An Interview with Mt. Doubt



By

Alex Marten



Edinburgh band Mt. Doubt are making waves, garnering regular airplay on BBC Scotland, as well as 6Music, Amazing Radio, XFM, KEXP, and more. Their songs cover subjects as diverse as mental health, the universe, and house plants. We caught up with them shortly after the release of their latest album, Doubtlands.

Describe your music in three words
Bearable, on occasion

Who’s in the band, and what do you each play?
On our most recent record, ‘Doubtlands’, the band has been;

Myself, Leo Bargery - Vocal, Guitar, Piano
Annie Booth - Vocal, Acoustic guitar
Peter Bunting - Drums
James Callaghan - Bass, Guitar
Ryan Firth - Piano, Synths, Guitar
Liam Dempsey - Saxophone

How and when did the band form?
I launched Mt. Doubt at the beginning of 2015, as a solo project and vehicle for my songwriting. In the last five years, the band has been an almost constantly shifting mass of collaborators which keeps the beige from the door.

Where can we listen to your music?
In all the usual nooks and crannies: Spotify and Apple Music.

Tell us a bit about your songwriting process.
I write almost all of the time, I scribble down phrases and words and sentences into jotters and the ‘notes’ on my phone constantly. It’s always been a very personal and cathartic experience to actually pull a song together from my little notes. I usually then pick up a guitar or sit down at the piano and just bash around until I’ve got some sort of shape from my mess of ideas. Then it’s just a matter of chiselling and polishing!

Name three other bands / artists that you’d say have influenced your music.
Nick Cave & the Bad Seeds
Sparklehorse
The Swell Season

What do you listen to on the way to a gig?
It’s been a while... but the playlist is usually deeply questionable. We used to religiously listen to ‘Shine’ by Take That and really try to nail the boy-band harmonies. I also have quite fond memories of listening to Theo Katzman somewhere on the outskirts of Reading as well!

****

Required tasks:
• 1. Summarize the Mt. Doubt interview in two sentences.
• 2. Write the next part of the Mt. Doubt interview, carrying on after its final answer.

****

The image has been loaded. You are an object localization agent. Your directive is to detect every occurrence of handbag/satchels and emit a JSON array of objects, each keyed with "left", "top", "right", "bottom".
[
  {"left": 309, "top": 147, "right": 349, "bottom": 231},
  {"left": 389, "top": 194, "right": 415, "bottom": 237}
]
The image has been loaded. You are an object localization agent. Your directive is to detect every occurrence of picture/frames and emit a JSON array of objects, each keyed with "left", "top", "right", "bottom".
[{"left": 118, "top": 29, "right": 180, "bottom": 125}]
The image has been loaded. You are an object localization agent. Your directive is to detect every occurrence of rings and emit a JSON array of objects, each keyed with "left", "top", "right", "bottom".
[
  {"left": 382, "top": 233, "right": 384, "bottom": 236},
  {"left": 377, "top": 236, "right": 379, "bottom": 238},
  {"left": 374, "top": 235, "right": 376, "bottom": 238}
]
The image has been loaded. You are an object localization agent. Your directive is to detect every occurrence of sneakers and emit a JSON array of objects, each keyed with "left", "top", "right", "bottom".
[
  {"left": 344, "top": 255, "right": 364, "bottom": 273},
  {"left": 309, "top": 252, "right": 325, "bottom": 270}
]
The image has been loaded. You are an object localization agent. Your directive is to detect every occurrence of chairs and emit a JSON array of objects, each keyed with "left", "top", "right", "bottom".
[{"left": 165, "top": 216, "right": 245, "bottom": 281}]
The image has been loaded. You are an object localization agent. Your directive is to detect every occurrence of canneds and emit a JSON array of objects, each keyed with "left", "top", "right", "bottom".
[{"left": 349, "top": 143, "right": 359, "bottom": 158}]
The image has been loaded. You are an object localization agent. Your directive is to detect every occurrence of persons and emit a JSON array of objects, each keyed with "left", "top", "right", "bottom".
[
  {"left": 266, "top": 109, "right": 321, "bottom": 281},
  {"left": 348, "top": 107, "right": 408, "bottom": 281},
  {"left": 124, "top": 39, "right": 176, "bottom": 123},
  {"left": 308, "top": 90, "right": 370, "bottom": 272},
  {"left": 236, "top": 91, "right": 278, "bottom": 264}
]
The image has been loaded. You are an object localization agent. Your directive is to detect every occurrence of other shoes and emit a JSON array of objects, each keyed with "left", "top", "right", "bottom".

****

Answers to the problems:
• 1. Mt. Doubt is an Edinburgh band with regular airplay on BBC Scotland, 6Music and other stations, launched by Leo Bargery at the beginning of 2015 as a solo project for his songwriting and since made up of an almost constantly shifting group of collaborators. In the interview, Bargery describes building songs from phrases he jots in notebooks and on his phone, names Nick Cave & the Bad Seeds, Sparklehorse and The Swell Season as influences, and recalls the band listening to Take That's 'Shine' on the way to gigs.

• 2.
Which of your songs do you enjoy playing the most?
I’ve been enjoying playing a song called ‘Waiting Rooms’ a lot. I usually play it acoustically at the end of the show and it’s been a nice, quiet moment to bring down the proverbial curtain. People seem to appreciate it, and that’s really the whole point.

If things go exactly to plan with the band, what would you like to achieve?
I’d like to build on our fan base indefinitely. It doesn’t have to be overnight or super-fast, but I believe in what I’m doing and I have no intention of stopping. It would be great to reach a point at which we could tour to busy, modest venues around the U.K., Europe and ideally America. Financial viability would be alright too!

Which bit of music gear could you not live without, and why?
Definitely my piano, I’ve had it since I was about seven and it’s my most trusted accomplice in writing my songs. It’s a meditative experience just hunkering down at that piano and letting the hours slide.

What's your favourite brand of music gear, and why?
I’ve always really loved Danelectro guitars. They’re so light and, aesthetically, I just think that they’re really intriguing. I’ve been coveting a cream Danelectro Convertible for a while; hollow-body with the lipstick pick-up. It’s awfully nice.

What was your best gig ever, and why?
We launched our second album, ‘In Awe of Nothing’ at a sold-out Mash House in Edinburgh a few years ago. The stars fairly aligned; we had custom-made Mt. Doubt beer, great support acts (Hamish Hawk!) and we were played on 6Music moments before going on stage. So yep, that was a good ‘un!

What was your most disastrous gig ever, and why?
We once drove all the way to Brighton to play an acoustic show in the basement of a North-African restaurant. We ended up playing to the two other acts, the promoter and the promoter’s girlfriend. We got £5, genuinely. That was pretty awful. I did bump into David Haye at a pay and display machine though so that was quite cool, and the Youth Hostel breakfast was excellent.

Name your top three gig venues
For playing in: Sneaky Petes, The Garage, The Hug and Pint.
For watching bands: Albert Hall (Manchester), Glasgow Academy, Liquid Rooms.

What are your favourite Scottish recording and / or rehearsal studios?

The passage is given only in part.